Question

Which of the following conditions is incorrect for a well behaved wave function ( $\psi$ )?
A. $\psi$ must be finite
B. $\psi$ must be single valued
C. $\psi$ must be infinite
D. $\psi$ must be continuous

Answer 1

The square of wave function $\psi$ (i.e., ${\psi^2}$ ) in chemistry gives us the probability of finding an electron/or electron cloud density (orbitals) in space. Also, the wave function of different atoms interfere with each other to form molecular orbitals and the atomic orbitals.

Complete answer:
There are some requirements a wave function must follow to be acceptable as a well behaved (or meaning full) wave function, which are;
1. The wave function must be single valued in any given coordinate(x, y, z), because there can be only one probability value at a given position.
2. The wave function must be continuous, in order for its second derivative ( $\dfrac{{{\delta ^2}y}}{{\delta {x^2}}}$ ) to exist and be well behaved.
3. And the last requirement is that the wave function must be finite, to be able to get a normalized wave function, $\psi$ should be integrable.
Option (C) says that the wave function should be infinite, which is an incorrect statement.
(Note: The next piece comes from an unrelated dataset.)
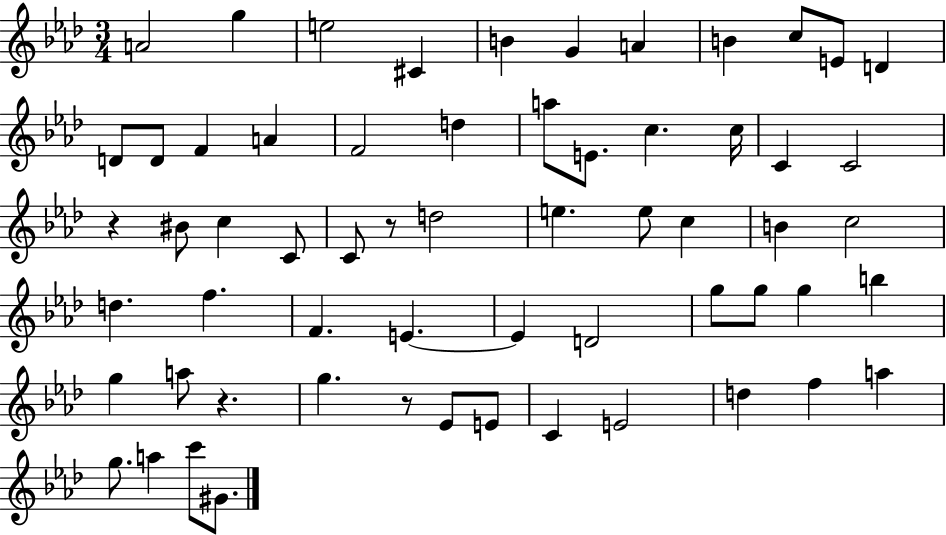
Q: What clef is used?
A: treble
**Therefore, the correct answer to the question is option (C) i.e, $\psi$ must be infinite.

Additional information:**
If we integrate the probability of finding a particle ( ${\psi^2}$ towards ‘x’ coordinate in 2- dimension) in the entire space (taking limit from $- \infty$ to $\infty$ ), then the result of that integration will be unity i.e., ${\int {{{|\psi }}({\text{x}})|} ^2}{\text{dx = 1}}$. And those $\psi$ function for which | $\psi_{\text{x}}^2$ | = 1, they are called normalized wave functions.

Note:
While solving for Schrondinger’s wave function ( ${{\psi }}$ ) remember that this wave function is different from its square valued ${{{\psi }}^2}$, to avoid confusion between these two, remember that ${{\psi }}$ has no physical significance, while ${{{\psi }}^2}$ gives the probability of finding electron cloud density in space.